Start of Extracted records

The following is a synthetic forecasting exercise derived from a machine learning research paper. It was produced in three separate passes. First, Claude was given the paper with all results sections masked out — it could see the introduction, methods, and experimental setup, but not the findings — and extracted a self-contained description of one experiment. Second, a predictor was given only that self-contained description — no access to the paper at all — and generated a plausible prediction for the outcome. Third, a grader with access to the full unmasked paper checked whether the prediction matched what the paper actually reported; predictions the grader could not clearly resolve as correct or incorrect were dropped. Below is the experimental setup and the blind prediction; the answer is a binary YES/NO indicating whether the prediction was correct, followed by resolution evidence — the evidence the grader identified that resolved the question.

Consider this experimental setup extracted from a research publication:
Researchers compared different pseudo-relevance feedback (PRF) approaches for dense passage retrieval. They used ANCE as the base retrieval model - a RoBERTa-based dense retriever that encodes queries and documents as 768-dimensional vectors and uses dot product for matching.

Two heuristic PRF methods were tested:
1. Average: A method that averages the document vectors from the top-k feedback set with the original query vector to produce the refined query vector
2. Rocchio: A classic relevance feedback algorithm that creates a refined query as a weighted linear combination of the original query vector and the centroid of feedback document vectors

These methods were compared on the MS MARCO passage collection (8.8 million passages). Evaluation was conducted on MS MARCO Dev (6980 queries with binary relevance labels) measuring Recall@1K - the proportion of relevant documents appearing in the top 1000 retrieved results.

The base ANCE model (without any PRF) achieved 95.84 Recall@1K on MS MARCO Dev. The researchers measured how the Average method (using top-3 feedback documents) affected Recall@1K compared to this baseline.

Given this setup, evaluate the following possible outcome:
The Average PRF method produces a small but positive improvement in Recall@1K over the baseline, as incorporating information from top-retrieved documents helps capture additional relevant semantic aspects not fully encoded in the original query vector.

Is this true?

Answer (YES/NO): NO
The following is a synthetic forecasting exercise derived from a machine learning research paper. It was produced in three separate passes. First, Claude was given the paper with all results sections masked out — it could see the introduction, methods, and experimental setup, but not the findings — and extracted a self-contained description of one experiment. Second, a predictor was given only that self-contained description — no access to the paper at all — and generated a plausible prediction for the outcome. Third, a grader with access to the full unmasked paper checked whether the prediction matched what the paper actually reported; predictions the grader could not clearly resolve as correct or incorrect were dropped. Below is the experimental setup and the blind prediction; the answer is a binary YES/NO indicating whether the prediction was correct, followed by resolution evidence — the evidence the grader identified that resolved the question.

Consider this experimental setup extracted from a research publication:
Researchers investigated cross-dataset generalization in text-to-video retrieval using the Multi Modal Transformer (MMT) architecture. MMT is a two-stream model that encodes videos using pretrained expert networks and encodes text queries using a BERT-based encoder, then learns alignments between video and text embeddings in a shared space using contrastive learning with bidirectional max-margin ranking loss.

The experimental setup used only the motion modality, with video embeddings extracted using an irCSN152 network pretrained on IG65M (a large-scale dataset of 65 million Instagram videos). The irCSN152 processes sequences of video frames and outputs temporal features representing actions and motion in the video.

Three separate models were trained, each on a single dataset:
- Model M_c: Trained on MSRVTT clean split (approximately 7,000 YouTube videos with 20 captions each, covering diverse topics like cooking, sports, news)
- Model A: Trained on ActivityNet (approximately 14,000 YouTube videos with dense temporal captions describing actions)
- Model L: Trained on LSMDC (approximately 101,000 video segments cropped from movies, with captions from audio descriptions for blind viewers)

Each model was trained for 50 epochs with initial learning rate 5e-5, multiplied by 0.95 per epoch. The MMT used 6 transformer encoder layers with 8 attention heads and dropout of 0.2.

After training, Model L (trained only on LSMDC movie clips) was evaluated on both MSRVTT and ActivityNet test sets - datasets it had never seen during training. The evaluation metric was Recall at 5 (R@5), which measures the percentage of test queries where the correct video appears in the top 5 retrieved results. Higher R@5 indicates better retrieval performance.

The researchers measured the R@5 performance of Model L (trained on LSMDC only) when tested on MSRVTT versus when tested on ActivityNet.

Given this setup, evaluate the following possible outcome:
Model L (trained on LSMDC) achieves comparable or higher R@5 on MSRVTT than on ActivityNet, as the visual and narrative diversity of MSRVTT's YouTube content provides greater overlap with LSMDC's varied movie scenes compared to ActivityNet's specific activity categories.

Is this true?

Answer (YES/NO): YES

End of Extracted records

*Exercise prompt:*
Bring together all lines of the entries above in which the string "dense" occurs.

*Finished task:*
Researchers compared different pseudo-relevance feedback (PRF) approaches for dense passage retrieval. They used ANCE as the base retrieval model - a RoBERTa-based dense retriever that encodes queries and documents as 768-dimensional vectors and uses dot product for matching.
- Model A: Trained on ActivityNet (approximately 14,000 YouTube videos with dense temporal captions describing actions)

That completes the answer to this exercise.